Pendant les deux heures qui suivirent, je crus à chaque minute toucher à mon dernier moment, non seulement les Taugwalder, entièrement énervés, étaient incapables de me prêter la moindre assistance, mais ils avaient tellement perdu la tête qu’à chaque pas je craignais de les voir glisser. Nous finîmes pourtant par faire ce qui eût dû être fait dès le commencement de la descente, c’est-à-dire par fixer des cordes aux rochers les plus solides pour aider notre marche ; ces cordes furent coupées et abandonnées[1]. Nous restâmes en outre attachés l’un à l’autre. Les guides terrifiés n’osaient presque pas avancer, même avec ce secours supplémentaire ; le vieux Pierre se tourna vers moi à plusieurs reprises, me répétant avec emphase, la figure blême et tremblant de tous ses membres : Je ne puis pas !

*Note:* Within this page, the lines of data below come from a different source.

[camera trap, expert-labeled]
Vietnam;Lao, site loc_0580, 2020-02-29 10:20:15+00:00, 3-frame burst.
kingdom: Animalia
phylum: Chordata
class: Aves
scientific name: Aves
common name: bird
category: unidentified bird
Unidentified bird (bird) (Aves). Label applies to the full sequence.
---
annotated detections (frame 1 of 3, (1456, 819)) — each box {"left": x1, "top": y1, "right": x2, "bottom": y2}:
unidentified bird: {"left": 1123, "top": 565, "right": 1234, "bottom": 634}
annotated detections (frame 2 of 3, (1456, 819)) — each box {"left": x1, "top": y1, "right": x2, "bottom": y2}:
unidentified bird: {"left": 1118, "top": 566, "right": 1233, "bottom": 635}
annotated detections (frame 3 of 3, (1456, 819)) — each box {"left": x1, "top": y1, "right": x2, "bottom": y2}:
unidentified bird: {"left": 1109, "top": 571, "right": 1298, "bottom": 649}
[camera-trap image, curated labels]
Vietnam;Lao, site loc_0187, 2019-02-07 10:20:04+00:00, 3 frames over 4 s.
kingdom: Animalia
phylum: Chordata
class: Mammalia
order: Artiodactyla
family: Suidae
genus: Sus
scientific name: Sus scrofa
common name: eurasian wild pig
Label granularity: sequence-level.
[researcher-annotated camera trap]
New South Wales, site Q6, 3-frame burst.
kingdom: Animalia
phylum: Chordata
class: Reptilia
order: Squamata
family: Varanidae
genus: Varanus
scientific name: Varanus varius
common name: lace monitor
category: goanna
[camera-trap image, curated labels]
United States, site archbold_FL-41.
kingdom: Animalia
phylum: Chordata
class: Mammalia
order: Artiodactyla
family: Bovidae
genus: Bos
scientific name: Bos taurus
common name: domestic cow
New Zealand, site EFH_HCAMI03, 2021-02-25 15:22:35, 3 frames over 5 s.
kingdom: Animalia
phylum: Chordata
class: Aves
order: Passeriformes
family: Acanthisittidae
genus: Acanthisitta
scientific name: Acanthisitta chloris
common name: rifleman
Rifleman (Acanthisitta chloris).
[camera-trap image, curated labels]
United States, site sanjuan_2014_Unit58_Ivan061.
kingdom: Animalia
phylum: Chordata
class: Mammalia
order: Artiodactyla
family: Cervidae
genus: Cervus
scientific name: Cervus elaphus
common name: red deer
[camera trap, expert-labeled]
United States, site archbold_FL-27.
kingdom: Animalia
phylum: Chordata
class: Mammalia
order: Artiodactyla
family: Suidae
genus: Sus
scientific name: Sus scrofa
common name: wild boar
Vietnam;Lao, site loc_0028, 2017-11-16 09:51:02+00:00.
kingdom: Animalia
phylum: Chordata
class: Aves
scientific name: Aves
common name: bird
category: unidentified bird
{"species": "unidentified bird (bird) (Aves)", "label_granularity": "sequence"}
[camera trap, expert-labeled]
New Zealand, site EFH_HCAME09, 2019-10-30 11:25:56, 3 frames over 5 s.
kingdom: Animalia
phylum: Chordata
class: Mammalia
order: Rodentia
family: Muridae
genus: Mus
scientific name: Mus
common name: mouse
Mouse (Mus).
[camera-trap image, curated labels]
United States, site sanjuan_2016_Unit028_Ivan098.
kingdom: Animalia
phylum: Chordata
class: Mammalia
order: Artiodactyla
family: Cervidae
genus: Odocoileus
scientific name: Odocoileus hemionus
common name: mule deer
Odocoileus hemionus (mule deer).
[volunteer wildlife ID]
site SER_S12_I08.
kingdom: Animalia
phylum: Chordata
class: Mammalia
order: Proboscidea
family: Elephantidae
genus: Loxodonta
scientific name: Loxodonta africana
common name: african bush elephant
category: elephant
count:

Vers six heures du soir, nous arrivâmes à la neige sur l’arête qui descend vers Zermatt, et nous fûmes dès lors à l’abri de tout danger. Nous fîmes souvent de vaines tentatives pour découvrir quelques traces de nos infortunés compagnons ; penchés par-dessus l’arête, nous les appelâmes de toutes nos forces ; aucune voix ne nous répondit. Convaincus à la fin qu’ils étaient hors de la portée de la vue et du son, nous cessâmes

  1. Ces bouts de corde sont, je le crois, restés attachés aux rochers ; ils marquent ainsi la ligne que nous avons suivie en montant et en descendant.